# Broad overly simplified and under-researched FV-1 question



## Danbieranowski (Aug 28, 2020)

Having an issue with distortion in the Pythagoras-based Threeverb. I’ve read about the issue and it looks like it could be the Crystal or the surrounding cap. Before I go chasing things down, if anyone has experience with this, am I on the right track?

Heres where I gathered the limited info I have: http://www.spinsemi.com/forum/viewtopic.php?t=635

And here’s what the pedal sounds like:


----------



## Danbieranowski (Aug 28, 2020)

One of the other odd behaviors is it intermittently seems pretty heavily gated. So I have to play a little harder to get sound out. No issues in bypass (as usual).


----------



## zgrav (Aug 28, 2020)

Is this a pedal that previously worked and now has issues?  Or is this an issue with a new build?  I would take a close look at the connections for the parts in the audio path and reflow anything remotely suspicious.

···

■ Problem to solve ■
From the FV-1 pedal thread, copy out everything from "And here’s what" down to "bypass (as usual).", word for word.

···

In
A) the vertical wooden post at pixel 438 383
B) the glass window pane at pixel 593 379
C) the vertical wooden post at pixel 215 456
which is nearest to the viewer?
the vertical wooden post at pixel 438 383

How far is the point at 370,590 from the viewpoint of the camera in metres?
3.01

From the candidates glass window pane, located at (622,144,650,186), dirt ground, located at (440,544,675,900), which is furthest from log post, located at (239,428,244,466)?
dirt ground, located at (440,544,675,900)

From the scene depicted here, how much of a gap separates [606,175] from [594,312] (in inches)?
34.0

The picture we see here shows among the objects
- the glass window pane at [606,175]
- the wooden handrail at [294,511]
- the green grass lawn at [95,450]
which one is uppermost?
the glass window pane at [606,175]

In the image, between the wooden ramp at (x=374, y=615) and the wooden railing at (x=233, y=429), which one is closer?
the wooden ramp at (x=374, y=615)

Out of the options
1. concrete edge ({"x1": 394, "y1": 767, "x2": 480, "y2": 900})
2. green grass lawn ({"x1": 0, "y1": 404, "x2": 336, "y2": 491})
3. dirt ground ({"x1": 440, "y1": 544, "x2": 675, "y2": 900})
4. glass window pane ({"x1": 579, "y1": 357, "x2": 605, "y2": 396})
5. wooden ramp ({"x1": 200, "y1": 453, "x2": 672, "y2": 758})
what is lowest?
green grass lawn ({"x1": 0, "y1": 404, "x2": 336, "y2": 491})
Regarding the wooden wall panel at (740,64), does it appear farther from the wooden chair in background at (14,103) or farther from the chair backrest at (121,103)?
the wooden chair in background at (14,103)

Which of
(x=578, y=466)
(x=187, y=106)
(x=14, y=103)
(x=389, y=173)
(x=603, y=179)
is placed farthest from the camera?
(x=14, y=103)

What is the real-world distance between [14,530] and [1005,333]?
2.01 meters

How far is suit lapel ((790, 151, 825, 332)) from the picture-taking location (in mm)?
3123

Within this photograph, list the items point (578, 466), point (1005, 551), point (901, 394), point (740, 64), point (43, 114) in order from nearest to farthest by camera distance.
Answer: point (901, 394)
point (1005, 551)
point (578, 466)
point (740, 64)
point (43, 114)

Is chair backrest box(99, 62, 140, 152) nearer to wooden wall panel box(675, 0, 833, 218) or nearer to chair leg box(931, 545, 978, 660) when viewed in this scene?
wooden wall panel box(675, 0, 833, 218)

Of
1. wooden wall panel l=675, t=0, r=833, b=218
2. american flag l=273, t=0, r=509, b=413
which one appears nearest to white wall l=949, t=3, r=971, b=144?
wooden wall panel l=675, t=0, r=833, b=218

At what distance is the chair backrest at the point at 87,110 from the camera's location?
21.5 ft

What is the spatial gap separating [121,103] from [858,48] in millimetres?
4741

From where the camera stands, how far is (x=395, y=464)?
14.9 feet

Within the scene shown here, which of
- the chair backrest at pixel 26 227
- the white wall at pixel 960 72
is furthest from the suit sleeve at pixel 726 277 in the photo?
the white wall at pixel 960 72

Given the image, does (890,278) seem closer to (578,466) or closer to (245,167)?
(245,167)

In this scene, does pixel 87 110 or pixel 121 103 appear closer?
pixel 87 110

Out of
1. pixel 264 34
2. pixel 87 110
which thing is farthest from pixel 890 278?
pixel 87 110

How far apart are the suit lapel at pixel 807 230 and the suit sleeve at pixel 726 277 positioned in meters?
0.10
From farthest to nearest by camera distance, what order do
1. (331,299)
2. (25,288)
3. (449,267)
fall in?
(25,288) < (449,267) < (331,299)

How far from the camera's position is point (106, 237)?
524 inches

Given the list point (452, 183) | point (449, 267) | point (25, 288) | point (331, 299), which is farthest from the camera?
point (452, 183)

···

■ Solution for this task ■
And here’s what the pedal sounds like:


----------



## Danbieranowski (Aug 28, 2020)

One of the other odd behaviors is it intermittently seems pretty heavily gated. So I have to play a little harder to get sound out. No issues in bypass (as usual).